The Best iPhone Destruction Videos of 2016
iPhone rage is real.
Lots of things went to sh*t this year, including a number of iPhones that underwent destructive experiments in order to see what they could withstand. You may be surprised to see what the iPhone can handle.
1. Boiling an iPhone 7
It turns out that boiling the iPhone 7, even for several minutes, doesn't do much to the phone. After getting boiled in scolding hot water, the newest, water resistant iPhone turned out okay. It only took a little while for it to turn back on.
2. Using a pumpkin to shield an iPhone from a 100-foot fall
Can a pumpkin protect an iPhone from a 100-foot drop test? More or less, actually. While the pumpkin itself was completely destroyed, the iPhone survived, amidst all that padding from the pumpkin's interior—which was also filled with candy corn.
3. Hammering and slicing an iPhone 7
This guy starts off gentle, attempting to slice the iphone with wispy strokes of a knife before he decided to take a three-pound hammer to it. With the knife, he essentially battered up the iPhone's back side, making it less smooth and shiney. And after a couple knocks with the hammer, the iPhone's screen was done for.

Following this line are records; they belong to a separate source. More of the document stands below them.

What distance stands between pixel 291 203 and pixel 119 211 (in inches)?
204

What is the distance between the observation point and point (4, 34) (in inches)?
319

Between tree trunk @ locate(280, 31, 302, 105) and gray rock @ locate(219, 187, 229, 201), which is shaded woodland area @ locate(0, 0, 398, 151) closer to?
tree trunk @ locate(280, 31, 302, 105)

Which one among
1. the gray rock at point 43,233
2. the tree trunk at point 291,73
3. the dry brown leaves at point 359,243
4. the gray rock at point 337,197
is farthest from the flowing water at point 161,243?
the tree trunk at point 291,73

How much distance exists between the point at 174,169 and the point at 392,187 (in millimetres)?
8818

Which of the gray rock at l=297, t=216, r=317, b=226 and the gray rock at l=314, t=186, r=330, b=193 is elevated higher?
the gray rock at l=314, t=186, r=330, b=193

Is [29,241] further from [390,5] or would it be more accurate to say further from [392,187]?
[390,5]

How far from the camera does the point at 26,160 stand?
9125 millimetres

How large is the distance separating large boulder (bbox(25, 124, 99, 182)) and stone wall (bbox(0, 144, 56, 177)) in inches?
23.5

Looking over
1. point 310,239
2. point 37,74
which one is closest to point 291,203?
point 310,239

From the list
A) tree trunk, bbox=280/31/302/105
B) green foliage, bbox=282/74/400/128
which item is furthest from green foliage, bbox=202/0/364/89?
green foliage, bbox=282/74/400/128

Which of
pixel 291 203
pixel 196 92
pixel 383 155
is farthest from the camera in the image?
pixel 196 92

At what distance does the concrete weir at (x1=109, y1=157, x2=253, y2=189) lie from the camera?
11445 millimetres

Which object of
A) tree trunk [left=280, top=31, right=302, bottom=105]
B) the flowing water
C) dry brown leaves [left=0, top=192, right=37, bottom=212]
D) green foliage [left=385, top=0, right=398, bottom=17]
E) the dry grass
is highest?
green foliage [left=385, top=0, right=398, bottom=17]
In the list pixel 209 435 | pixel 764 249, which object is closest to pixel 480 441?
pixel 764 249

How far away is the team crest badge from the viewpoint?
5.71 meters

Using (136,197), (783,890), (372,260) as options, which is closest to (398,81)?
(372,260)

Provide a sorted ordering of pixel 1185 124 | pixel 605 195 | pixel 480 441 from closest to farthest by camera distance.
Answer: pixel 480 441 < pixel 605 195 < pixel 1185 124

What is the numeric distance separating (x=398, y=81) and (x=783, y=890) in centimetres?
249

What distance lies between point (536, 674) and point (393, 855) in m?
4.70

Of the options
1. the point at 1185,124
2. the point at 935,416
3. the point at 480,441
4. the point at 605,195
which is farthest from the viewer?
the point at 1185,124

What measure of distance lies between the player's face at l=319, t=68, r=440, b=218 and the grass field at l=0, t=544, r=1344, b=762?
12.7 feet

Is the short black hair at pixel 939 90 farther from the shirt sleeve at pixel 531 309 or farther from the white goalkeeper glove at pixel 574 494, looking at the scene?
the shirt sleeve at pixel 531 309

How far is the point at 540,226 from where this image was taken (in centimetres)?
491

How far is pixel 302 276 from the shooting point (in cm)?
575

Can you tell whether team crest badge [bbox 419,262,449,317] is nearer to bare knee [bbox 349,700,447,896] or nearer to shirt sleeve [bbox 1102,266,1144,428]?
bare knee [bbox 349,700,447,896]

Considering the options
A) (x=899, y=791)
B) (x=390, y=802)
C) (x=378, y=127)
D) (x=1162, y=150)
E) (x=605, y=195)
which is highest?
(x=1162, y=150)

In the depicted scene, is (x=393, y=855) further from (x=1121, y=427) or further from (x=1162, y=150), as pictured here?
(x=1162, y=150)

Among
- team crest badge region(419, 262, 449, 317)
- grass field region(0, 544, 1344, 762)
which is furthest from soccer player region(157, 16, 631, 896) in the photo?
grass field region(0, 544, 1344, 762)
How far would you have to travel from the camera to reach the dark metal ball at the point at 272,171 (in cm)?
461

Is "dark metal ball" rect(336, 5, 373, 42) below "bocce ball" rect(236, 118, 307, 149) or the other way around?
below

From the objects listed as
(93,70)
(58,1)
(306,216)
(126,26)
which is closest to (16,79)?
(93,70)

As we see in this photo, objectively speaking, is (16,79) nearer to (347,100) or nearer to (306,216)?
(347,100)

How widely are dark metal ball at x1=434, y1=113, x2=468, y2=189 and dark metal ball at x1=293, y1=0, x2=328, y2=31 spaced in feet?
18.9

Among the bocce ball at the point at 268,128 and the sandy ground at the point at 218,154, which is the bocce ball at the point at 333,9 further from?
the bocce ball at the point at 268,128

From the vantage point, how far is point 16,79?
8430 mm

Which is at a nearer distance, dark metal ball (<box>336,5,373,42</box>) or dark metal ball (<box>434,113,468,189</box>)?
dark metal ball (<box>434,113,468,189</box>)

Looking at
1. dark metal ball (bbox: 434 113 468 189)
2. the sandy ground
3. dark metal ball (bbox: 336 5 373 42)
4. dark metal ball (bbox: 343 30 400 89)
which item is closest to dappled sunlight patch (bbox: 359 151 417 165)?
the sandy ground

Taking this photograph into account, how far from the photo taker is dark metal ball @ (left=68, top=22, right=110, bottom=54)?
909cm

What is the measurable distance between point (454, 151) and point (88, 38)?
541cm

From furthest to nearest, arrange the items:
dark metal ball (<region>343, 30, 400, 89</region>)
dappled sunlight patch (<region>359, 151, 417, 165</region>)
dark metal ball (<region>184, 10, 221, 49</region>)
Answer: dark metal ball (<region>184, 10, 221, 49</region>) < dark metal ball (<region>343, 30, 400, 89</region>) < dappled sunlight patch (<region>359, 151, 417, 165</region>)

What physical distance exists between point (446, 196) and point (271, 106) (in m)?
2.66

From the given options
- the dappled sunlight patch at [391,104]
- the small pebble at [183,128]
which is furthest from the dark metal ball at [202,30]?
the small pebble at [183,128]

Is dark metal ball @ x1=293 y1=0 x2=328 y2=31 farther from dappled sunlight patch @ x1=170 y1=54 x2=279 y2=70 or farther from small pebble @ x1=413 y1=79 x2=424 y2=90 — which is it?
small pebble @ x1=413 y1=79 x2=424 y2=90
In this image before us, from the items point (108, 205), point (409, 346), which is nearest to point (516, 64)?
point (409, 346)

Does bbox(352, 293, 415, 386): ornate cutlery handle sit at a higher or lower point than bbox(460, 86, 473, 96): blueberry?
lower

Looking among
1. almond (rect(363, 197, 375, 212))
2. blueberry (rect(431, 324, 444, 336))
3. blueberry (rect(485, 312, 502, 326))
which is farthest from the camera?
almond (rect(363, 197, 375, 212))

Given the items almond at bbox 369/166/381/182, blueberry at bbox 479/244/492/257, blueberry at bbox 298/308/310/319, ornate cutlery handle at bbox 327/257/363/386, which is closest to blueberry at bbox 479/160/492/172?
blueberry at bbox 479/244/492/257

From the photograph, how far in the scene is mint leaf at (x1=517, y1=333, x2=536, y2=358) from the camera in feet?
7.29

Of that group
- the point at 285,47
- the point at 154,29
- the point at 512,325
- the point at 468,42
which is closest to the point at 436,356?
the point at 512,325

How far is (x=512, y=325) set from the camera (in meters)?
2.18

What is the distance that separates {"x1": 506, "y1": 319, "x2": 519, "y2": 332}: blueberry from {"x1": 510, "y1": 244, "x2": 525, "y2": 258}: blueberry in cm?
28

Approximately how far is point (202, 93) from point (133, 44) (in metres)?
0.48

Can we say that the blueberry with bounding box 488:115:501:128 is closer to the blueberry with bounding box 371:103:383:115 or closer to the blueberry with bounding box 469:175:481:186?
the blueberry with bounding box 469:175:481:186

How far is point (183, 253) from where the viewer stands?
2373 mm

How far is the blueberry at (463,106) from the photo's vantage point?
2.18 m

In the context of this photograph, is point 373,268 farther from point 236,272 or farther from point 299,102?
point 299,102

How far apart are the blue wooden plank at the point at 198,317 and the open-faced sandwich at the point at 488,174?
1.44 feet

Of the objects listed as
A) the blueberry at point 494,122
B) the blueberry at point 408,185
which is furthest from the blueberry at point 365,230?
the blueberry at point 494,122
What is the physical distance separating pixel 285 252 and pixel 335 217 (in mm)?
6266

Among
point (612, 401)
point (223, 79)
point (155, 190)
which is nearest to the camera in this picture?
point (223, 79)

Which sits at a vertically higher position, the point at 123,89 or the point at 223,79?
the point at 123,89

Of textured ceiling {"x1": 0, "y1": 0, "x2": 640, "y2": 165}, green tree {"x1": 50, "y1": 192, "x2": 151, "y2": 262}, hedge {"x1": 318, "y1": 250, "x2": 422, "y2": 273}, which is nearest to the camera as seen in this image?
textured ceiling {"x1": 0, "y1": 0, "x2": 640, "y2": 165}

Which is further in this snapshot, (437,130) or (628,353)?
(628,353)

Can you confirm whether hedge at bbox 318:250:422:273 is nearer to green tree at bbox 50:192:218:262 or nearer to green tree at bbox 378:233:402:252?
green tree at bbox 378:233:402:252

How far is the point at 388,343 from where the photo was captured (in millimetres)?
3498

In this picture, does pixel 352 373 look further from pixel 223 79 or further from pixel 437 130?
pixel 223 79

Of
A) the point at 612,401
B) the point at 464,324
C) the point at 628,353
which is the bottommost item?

4. Dousing an iPhone 7 in the world's strongest acid
Fluoroantimonic acid and iPhones do not get along. Under a sprinkling acid chunks, the iPhone first began to discolor and degrade. Then he soaks it in acid, which dissolves parts of its outer appearance. Still, the phone ended up function after he turned it on following the whole experiment.
5. Dropping a flaming iPhone 100 feet into a pool of water
First the iphones were lit on fire with lighter fluid and dropped into a pool of water, though one of them missed and hit the ground. Needless to say, the heat, drop impact, and water damage did not bode well for the iPhones, even if they could still turn on.
And lastly, amidst all that destruction, here's something cute you can do to an iPhone:
6. Getting an animal to unlock an iPhone
This guy used a hedgehog's paw to unlock the iPhone with the touch sensors. Given the similarity between the size of the hedgehog's paw and the size of a human finger tip, the trick works pretty well.